## TASK GOAL
Your task is to find every line of the data that holds the string "Batch" and copy it.

## INFORMATION GIVEN
------------------------------------
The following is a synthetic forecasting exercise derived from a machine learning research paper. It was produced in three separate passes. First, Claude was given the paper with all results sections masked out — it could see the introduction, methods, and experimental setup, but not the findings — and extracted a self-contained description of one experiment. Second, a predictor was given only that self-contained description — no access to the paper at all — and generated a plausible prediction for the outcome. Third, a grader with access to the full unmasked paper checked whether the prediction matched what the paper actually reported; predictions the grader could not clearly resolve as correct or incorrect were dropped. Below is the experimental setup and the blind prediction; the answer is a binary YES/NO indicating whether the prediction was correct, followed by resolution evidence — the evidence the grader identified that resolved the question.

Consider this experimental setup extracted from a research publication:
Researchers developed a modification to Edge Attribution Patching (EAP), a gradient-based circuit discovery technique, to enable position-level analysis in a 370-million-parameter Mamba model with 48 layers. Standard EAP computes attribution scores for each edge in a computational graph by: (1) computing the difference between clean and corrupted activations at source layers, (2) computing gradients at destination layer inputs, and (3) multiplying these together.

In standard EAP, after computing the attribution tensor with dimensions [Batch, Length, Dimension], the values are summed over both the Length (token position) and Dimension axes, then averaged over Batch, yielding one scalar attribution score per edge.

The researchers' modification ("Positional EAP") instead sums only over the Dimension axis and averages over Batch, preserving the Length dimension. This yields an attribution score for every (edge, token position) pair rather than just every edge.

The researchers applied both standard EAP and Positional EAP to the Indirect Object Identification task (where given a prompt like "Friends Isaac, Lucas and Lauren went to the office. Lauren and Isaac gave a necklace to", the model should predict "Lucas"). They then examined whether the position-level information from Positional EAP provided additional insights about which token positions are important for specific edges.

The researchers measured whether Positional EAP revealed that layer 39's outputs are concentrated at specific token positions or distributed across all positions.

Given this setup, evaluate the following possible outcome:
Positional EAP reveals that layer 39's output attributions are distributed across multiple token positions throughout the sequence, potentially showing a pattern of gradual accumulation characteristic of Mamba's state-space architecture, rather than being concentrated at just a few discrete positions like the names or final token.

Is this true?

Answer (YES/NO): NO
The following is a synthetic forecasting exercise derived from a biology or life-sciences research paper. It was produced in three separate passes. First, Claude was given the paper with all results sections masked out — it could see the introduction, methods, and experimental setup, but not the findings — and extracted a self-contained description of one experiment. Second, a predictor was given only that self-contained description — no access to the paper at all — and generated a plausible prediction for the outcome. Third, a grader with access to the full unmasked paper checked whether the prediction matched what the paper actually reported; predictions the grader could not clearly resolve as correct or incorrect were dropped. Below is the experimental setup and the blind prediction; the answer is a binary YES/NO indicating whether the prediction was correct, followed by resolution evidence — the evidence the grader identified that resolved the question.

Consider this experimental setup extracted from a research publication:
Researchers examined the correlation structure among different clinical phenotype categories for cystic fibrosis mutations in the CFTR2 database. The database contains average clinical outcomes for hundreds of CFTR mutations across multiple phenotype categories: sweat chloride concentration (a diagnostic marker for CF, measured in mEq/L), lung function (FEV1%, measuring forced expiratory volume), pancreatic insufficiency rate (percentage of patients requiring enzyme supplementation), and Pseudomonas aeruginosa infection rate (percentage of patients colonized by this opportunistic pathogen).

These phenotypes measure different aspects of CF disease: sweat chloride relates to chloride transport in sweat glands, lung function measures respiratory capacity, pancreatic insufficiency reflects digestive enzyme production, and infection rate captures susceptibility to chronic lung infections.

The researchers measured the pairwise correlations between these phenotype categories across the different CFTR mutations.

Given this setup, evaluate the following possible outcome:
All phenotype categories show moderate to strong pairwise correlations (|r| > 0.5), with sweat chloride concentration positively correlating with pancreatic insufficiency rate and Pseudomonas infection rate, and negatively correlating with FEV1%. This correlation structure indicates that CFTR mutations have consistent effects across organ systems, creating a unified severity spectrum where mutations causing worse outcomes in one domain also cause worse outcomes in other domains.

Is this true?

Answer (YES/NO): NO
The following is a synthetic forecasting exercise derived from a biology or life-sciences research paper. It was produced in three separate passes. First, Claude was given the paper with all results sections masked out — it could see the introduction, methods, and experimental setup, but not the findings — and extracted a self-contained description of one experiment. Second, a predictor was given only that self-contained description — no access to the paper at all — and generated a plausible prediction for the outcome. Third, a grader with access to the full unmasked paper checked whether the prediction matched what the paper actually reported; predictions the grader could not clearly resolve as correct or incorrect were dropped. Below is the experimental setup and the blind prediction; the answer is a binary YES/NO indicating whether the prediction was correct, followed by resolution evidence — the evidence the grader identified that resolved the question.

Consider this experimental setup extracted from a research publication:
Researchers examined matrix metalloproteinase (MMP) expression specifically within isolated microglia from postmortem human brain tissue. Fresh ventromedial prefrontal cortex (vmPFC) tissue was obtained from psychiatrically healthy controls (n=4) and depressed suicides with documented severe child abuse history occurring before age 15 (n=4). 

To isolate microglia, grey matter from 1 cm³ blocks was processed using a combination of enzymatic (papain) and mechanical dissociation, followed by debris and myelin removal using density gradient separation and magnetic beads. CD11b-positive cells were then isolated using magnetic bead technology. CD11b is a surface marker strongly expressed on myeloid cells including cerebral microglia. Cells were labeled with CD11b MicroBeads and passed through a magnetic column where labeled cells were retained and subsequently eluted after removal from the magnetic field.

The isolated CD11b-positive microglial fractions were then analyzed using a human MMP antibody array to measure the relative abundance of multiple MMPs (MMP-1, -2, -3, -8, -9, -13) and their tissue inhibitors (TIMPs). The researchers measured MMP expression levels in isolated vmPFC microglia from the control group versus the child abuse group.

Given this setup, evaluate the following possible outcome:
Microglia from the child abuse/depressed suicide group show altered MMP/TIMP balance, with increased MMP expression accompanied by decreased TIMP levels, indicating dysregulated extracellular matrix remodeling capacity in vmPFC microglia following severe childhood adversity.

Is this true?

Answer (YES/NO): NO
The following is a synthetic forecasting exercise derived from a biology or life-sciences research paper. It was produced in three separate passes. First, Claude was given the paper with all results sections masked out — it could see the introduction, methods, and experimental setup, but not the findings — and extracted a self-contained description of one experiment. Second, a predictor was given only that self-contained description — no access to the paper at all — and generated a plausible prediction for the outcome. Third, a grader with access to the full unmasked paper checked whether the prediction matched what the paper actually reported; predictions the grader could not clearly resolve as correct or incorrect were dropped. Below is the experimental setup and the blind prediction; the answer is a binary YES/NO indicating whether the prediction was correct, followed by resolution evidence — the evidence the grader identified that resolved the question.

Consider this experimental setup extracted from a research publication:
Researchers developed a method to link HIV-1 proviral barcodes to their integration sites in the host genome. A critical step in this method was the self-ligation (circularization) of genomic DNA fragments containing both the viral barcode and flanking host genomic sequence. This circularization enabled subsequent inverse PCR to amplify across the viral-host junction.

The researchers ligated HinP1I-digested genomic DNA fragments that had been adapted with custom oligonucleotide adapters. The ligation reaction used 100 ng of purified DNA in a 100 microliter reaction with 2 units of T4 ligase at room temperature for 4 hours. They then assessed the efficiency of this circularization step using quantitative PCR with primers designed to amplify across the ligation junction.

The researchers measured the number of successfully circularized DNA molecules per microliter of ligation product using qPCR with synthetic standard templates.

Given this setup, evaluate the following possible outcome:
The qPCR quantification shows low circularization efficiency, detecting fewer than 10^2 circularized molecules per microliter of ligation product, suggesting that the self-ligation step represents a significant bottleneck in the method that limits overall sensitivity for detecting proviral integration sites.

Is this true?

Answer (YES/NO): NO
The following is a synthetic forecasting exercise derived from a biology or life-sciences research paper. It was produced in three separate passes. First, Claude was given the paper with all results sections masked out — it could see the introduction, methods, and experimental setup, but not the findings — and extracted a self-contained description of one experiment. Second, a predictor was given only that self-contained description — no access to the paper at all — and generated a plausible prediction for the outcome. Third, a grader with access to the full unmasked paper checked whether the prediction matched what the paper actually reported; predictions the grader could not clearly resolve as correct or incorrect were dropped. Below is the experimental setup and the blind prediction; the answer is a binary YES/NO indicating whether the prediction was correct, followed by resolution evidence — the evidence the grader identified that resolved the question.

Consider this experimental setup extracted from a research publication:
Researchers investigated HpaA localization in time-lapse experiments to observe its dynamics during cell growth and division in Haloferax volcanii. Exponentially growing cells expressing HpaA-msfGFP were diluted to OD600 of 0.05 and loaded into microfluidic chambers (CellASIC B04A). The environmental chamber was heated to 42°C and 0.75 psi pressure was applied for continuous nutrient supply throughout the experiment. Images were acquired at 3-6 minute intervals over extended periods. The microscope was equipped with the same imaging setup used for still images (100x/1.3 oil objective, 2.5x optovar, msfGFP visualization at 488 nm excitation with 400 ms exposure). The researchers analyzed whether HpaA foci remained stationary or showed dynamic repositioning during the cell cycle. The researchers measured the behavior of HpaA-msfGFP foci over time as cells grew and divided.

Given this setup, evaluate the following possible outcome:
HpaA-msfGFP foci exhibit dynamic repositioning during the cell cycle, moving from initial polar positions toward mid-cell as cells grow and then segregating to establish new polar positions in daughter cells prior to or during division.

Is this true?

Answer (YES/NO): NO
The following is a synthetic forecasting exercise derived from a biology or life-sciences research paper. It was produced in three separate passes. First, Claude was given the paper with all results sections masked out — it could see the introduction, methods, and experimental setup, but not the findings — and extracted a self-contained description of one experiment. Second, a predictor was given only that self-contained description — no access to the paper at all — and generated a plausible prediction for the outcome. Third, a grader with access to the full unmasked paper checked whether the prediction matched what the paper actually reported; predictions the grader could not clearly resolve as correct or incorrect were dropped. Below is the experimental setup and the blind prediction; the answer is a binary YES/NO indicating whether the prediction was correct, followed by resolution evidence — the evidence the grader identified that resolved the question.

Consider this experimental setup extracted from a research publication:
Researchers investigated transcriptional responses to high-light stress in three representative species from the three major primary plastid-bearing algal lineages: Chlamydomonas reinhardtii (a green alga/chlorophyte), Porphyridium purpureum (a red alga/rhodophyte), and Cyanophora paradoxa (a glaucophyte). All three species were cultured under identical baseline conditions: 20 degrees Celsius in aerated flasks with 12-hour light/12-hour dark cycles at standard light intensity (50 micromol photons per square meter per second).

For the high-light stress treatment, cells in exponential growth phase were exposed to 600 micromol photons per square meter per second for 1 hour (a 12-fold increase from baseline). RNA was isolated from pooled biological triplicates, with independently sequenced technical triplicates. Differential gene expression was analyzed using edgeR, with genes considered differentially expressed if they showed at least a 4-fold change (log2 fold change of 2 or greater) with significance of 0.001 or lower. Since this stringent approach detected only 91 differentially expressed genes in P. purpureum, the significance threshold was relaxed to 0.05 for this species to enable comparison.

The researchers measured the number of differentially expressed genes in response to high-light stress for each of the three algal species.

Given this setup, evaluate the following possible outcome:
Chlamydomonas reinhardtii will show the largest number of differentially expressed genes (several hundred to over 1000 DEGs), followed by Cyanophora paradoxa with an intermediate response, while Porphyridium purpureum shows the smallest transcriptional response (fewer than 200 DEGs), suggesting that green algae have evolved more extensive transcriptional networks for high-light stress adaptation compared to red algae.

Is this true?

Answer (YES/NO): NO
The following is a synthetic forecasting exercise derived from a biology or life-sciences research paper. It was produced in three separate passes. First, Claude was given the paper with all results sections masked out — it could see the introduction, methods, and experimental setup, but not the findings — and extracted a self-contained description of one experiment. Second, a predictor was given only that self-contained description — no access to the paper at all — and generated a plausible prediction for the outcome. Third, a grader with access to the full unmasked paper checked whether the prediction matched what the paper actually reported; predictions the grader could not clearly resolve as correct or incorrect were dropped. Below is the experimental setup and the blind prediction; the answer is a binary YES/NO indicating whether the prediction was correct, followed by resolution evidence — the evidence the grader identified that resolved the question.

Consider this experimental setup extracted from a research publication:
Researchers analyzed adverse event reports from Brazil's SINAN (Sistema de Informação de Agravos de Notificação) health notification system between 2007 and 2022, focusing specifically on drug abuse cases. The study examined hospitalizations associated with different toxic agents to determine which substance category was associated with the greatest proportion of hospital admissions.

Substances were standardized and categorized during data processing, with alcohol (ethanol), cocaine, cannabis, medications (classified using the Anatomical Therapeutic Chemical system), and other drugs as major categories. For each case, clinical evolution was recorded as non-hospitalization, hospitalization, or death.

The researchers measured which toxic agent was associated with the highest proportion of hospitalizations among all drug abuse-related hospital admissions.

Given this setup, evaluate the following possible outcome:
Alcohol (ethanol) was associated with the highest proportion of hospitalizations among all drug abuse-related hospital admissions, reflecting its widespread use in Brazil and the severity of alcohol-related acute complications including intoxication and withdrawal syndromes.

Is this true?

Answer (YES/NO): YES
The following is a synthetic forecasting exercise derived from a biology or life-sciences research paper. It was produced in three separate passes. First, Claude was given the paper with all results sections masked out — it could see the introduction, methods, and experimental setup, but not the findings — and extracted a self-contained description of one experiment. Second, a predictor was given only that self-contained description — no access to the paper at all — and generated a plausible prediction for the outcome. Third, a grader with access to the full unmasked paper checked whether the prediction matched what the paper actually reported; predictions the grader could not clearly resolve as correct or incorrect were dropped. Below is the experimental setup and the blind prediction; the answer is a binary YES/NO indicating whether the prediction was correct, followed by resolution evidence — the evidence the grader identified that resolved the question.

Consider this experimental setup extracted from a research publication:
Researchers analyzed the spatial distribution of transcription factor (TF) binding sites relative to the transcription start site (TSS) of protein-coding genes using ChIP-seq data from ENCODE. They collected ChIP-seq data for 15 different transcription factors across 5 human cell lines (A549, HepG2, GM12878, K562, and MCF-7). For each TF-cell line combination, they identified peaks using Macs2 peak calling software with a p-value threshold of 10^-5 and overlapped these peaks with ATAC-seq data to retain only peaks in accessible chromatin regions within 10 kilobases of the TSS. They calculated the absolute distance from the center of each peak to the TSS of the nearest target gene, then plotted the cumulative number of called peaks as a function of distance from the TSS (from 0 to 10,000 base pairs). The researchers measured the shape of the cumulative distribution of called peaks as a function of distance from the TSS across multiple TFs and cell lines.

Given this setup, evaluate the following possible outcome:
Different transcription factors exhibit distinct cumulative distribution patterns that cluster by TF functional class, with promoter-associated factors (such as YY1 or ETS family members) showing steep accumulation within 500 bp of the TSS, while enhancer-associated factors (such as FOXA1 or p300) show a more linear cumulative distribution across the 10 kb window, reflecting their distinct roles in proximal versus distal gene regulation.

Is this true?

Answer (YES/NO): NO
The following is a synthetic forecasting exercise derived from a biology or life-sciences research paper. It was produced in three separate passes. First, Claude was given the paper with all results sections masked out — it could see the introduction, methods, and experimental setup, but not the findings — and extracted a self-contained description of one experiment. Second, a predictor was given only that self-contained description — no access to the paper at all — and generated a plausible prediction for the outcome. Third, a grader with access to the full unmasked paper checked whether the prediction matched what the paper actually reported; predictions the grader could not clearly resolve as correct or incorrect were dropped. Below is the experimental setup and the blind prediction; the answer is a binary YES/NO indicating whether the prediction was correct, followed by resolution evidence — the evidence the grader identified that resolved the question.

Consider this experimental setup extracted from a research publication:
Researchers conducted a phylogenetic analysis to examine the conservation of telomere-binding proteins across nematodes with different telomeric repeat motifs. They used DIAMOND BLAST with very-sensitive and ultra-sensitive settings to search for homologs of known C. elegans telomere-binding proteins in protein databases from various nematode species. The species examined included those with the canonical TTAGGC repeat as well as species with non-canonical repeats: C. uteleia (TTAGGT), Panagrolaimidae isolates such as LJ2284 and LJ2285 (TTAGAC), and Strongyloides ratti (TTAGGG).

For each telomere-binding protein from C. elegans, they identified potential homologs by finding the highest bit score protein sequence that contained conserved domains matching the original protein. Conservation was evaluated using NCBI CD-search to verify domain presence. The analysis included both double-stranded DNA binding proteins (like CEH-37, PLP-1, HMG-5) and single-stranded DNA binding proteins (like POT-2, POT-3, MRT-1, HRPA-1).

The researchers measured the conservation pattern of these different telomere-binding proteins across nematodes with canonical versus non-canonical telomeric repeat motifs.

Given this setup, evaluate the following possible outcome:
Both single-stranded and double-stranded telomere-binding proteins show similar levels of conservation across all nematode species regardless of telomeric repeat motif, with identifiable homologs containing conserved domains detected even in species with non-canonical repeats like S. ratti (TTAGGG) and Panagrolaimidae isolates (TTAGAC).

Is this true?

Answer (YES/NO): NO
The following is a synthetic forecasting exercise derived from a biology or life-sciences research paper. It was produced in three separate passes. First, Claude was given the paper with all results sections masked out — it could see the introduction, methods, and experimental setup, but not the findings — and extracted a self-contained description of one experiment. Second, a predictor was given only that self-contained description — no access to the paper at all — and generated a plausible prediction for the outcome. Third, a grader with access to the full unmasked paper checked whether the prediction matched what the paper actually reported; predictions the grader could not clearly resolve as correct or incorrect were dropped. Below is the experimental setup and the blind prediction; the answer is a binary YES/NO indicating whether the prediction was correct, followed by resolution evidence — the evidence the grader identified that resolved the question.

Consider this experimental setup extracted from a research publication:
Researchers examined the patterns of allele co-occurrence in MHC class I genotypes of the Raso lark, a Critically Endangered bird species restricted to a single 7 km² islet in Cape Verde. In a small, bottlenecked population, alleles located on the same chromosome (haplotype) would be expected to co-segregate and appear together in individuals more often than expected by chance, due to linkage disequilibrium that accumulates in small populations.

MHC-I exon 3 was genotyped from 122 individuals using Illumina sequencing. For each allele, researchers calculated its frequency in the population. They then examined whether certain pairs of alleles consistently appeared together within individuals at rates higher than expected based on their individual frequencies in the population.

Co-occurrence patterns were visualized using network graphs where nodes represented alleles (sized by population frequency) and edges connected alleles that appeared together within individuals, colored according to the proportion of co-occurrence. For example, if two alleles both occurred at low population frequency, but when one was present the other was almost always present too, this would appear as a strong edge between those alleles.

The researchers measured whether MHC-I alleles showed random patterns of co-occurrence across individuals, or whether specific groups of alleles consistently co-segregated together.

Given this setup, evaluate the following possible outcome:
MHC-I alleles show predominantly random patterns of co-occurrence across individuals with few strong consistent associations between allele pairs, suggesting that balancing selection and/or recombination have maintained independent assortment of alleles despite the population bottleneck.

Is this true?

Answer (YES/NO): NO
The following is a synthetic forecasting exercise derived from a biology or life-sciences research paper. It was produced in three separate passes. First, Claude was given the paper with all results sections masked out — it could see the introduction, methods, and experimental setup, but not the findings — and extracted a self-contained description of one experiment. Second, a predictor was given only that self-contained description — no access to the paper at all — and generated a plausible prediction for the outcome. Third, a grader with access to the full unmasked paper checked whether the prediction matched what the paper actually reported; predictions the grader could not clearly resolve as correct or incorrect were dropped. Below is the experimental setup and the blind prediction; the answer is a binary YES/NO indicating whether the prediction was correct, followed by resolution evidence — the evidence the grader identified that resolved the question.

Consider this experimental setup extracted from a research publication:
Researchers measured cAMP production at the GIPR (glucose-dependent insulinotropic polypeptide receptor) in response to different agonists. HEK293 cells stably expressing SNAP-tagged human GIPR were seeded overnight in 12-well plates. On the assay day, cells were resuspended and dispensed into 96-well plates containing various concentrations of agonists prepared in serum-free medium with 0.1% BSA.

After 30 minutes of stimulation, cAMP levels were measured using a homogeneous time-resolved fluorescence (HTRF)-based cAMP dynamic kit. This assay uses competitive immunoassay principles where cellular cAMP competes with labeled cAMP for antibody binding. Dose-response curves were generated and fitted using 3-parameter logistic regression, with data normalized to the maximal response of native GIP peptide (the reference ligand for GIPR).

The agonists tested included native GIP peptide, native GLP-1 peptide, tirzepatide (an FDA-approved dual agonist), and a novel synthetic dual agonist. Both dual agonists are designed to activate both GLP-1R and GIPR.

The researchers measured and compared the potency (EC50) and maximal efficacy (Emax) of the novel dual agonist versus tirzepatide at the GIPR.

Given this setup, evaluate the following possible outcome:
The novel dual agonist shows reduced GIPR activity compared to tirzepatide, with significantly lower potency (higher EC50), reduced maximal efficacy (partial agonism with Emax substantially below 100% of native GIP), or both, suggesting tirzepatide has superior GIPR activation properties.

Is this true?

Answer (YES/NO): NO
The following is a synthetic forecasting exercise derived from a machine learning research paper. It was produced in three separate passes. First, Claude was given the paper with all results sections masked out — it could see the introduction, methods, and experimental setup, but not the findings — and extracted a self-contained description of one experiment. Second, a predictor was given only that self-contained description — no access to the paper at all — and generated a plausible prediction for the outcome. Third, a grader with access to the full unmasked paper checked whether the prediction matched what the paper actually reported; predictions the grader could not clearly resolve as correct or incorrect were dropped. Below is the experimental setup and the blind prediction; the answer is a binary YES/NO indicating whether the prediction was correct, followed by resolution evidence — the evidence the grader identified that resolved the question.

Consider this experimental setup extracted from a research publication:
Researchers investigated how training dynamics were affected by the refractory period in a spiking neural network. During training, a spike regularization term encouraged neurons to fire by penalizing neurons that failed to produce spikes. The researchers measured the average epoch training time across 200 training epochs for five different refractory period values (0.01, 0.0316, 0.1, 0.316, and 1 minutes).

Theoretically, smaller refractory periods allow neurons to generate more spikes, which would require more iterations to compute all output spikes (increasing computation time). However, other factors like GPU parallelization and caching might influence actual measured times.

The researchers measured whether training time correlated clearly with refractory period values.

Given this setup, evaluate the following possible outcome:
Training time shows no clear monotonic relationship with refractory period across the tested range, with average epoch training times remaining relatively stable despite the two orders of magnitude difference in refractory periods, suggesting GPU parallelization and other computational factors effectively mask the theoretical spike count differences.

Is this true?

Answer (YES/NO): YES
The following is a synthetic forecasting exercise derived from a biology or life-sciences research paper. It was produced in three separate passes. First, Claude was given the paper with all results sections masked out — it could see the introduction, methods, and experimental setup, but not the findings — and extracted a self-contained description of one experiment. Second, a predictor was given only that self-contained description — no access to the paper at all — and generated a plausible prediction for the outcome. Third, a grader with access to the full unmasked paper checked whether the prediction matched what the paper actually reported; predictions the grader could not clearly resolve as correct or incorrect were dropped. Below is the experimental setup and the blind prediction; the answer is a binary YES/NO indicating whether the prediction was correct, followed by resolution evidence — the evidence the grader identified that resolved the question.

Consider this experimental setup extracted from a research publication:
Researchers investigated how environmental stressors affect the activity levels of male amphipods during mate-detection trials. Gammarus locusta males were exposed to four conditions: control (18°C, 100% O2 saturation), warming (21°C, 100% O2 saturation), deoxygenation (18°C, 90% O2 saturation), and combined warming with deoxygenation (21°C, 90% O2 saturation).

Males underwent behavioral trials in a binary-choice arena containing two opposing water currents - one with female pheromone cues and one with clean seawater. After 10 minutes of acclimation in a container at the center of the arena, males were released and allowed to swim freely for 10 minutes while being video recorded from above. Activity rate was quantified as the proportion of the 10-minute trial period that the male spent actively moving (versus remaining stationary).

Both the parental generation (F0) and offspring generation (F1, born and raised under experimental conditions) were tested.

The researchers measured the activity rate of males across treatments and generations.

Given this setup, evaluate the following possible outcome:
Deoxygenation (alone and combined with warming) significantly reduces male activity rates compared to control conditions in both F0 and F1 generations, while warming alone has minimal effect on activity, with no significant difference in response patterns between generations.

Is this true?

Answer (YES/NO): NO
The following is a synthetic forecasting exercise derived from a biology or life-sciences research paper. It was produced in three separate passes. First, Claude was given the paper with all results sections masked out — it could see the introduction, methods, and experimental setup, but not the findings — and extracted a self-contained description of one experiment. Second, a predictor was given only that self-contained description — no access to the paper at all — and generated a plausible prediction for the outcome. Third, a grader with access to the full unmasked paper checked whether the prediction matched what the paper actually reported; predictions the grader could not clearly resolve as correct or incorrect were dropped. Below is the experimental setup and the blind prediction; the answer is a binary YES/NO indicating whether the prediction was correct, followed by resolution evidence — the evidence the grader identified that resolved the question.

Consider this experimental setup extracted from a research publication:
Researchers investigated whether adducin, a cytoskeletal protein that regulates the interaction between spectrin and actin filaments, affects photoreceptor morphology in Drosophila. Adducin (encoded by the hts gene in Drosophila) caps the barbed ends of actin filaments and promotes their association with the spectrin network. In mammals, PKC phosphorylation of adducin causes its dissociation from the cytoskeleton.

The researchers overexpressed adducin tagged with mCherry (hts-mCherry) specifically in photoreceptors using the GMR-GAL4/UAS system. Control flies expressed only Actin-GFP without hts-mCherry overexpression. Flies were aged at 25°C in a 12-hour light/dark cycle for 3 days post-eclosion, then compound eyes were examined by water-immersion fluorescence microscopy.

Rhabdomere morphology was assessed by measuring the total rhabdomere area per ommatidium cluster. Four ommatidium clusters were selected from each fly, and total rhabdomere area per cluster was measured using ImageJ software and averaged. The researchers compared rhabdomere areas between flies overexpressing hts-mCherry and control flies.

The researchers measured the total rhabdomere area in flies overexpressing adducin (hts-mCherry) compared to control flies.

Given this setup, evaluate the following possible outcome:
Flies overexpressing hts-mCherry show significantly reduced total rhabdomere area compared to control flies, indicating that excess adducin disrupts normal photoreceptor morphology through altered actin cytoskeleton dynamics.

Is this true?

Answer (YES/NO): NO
------------------------------------
## EXERCISE SOLUTION
In standard EAP, after computing the attribution tensor with dimensions [Batch, Length, Dimension], the values are summed over both the Length (token position) and Dimension axes, then averaged over Batch, yielding one scalar attribution score per edge.
The researchers' modification ("Positional EAP") instead sums only over the Dimension axis and averages over Batch, preserving the Length dimension. This yields an attribution score for every (edge, token position) pair rather than just every edge.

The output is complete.